+++ MATERIAL FOR THE TASK

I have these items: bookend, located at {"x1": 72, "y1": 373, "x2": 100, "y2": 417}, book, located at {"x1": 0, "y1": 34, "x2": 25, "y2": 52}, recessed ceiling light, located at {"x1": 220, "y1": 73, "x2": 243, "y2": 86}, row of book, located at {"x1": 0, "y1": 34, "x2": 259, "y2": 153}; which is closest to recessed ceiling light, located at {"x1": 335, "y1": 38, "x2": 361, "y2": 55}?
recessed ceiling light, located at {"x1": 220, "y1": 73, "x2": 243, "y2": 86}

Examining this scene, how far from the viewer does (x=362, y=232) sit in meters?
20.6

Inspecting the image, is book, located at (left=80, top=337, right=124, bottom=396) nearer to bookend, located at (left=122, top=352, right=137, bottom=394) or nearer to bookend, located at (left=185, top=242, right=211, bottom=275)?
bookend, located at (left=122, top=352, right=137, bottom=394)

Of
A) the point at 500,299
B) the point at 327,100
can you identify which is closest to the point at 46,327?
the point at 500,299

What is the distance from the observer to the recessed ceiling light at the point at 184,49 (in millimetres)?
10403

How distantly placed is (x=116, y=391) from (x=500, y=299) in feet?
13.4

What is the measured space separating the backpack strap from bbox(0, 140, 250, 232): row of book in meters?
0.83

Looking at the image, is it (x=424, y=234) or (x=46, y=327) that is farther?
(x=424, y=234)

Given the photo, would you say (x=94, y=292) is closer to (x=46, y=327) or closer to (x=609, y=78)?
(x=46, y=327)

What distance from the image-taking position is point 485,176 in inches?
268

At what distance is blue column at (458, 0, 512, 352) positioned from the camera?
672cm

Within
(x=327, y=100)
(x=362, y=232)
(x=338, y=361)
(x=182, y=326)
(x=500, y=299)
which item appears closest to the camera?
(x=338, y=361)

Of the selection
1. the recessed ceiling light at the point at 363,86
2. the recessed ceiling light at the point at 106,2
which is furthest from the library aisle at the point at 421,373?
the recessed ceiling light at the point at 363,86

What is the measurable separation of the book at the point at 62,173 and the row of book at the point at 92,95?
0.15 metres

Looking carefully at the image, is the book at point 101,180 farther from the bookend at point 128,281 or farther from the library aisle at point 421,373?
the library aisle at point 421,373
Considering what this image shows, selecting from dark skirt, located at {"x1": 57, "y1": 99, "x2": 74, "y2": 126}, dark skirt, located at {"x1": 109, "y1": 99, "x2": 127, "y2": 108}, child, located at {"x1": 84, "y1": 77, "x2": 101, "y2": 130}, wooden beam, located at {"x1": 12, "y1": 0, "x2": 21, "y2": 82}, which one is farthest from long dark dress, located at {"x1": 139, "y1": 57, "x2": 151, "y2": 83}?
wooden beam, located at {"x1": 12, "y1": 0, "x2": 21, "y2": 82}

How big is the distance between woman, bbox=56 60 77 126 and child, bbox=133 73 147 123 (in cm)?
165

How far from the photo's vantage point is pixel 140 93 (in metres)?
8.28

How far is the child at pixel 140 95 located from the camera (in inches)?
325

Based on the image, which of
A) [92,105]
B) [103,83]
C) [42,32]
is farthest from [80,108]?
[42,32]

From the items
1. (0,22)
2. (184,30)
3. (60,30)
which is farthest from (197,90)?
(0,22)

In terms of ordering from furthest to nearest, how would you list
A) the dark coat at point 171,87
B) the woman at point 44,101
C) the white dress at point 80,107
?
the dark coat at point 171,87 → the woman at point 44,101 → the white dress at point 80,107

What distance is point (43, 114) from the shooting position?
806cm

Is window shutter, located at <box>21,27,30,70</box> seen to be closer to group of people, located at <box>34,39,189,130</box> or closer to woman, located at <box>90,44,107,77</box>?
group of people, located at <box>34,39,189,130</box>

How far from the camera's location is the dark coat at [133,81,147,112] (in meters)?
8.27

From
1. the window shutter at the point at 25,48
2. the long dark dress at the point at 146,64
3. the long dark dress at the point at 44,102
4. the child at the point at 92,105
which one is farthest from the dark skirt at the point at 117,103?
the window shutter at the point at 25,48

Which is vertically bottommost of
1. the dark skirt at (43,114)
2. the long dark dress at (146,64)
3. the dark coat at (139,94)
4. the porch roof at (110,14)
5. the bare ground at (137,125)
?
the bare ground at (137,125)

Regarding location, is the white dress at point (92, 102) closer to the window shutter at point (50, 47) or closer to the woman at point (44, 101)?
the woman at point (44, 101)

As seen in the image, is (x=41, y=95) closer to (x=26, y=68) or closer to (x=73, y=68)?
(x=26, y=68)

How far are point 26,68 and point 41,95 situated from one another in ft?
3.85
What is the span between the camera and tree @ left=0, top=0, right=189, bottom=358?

++++++

* TASK INSTRUCTIONS *
Rewrite the stretch from the line containing "How far are" through the end of the items, renaming "camera" as "observer" and leaving all else unchanged.

* RESPONSE FOR THIS EXERCISE *
How far are point 26,68 and point 41,95 situated from one another in ft?
3.85
What is the span between the observer and tree @ left=0, top=0, right=189, bottom=358?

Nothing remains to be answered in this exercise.